» Exercise materials:
⁂

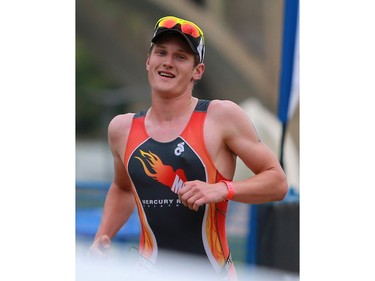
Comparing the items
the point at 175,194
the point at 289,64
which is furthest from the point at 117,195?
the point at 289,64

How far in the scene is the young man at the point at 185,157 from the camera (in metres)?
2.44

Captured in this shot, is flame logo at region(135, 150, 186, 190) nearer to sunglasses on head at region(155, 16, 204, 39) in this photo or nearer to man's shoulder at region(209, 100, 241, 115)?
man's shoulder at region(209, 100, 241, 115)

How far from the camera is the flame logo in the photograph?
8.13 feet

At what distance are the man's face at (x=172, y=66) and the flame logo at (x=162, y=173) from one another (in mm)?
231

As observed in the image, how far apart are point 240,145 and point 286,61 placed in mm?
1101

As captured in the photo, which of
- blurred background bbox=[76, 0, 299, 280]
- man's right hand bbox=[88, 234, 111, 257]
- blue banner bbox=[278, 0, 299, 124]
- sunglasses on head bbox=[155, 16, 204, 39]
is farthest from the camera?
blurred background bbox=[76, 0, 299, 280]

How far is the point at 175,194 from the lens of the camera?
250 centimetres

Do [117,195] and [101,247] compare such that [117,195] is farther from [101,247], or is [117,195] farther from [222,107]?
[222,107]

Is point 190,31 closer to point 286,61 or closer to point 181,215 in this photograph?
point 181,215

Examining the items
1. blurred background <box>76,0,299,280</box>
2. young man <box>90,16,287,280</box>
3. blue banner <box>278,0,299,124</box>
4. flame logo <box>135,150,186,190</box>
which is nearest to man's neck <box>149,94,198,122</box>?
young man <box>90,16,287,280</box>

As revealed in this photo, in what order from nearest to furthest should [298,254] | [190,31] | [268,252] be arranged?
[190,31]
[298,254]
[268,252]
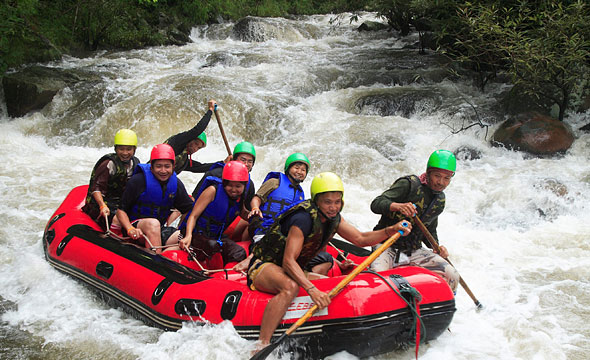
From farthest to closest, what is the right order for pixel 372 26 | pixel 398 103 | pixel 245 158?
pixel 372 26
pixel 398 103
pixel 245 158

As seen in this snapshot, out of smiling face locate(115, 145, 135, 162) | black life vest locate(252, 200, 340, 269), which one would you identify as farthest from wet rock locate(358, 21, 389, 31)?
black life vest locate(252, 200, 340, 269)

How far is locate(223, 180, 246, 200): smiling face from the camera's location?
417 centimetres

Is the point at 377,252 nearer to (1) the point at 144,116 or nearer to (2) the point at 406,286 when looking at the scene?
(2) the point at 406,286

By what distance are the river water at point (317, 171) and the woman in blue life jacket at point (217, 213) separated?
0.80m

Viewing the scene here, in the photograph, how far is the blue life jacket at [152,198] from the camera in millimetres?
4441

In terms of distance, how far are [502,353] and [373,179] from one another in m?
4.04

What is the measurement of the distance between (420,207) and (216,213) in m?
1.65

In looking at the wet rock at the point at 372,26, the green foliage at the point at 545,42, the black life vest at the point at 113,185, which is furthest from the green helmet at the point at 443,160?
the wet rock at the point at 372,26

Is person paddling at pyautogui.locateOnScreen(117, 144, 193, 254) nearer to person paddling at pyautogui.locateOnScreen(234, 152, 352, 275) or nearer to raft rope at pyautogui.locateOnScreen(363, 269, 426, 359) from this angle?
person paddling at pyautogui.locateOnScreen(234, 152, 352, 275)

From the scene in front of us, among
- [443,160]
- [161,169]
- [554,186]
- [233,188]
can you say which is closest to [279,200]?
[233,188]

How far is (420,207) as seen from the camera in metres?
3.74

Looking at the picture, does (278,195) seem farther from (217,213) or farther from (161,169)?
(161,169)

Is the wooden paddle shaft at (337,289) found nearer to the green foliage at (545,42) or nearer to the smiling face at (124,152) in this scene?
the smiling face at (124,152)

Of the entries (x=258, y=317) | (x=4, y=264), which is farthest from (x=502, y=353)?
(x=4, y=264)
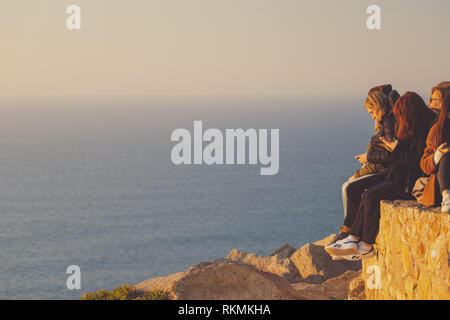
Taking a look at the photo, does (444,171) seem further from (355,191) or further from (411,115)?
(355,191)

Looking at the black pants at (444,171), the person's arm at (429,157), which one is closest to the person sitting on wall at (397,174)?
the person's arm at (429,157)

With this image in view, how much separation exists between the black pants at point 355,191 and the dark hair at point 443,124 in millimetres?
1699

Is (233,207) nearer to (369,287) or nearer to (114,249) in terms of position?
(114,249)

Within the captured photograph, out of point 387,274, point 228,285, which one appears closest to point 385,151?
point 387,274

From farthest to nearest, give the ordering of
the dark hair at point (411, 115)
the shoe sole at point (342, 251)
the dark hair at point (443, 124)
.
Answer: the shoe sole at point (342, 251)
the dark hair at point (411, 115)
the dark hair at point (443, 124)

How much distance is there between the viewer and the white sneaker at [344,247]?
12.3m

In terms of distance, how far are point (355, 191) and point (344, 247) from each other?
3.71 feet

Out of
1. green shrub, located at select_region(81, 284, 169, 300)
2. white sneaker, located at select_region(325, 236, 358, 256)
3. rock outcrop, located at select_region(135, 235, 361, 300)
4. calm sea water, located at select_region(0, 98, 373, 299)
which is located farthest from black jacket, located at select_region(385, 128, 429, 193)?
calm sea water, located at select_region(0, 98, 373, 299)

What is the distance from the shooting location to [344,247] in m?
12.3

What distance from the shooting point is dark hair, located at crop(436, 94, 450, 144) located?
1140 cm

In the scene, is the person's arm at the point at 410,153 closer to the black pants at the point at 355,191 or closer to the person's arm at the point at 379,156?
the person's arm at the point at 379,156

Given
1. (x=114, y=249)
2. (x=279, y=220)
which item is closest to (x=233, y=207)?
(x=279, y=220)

⁂

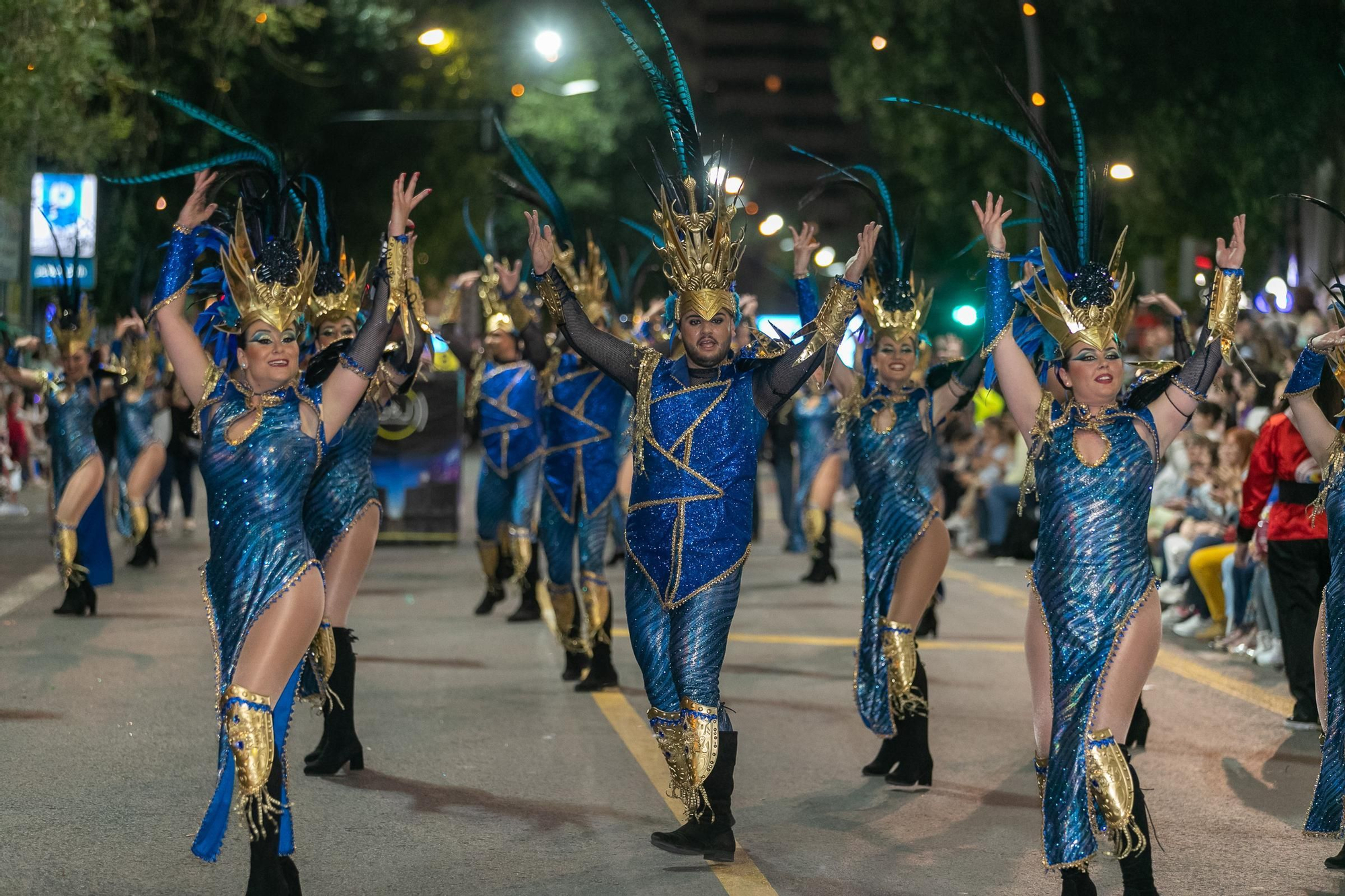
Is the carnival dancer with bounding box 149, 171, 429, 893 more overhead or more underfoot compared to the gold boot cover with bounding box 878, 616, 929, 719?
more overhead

⁂

» Your objective: Pull out each line of the data above that contains the word "jacket". Case matters, so only an exact case match counts.

» Finished exercise:
By what distance are the river water at point (317, 171) and the woman in blue life jacket at point (217, 213) separated?
Viewing the scene here, in the photograph, how far is the blue life jacket at [152,198] from the camera in millimetres?
which is located farthest from black jacket, located at select_region(385, 128, 429, 193)?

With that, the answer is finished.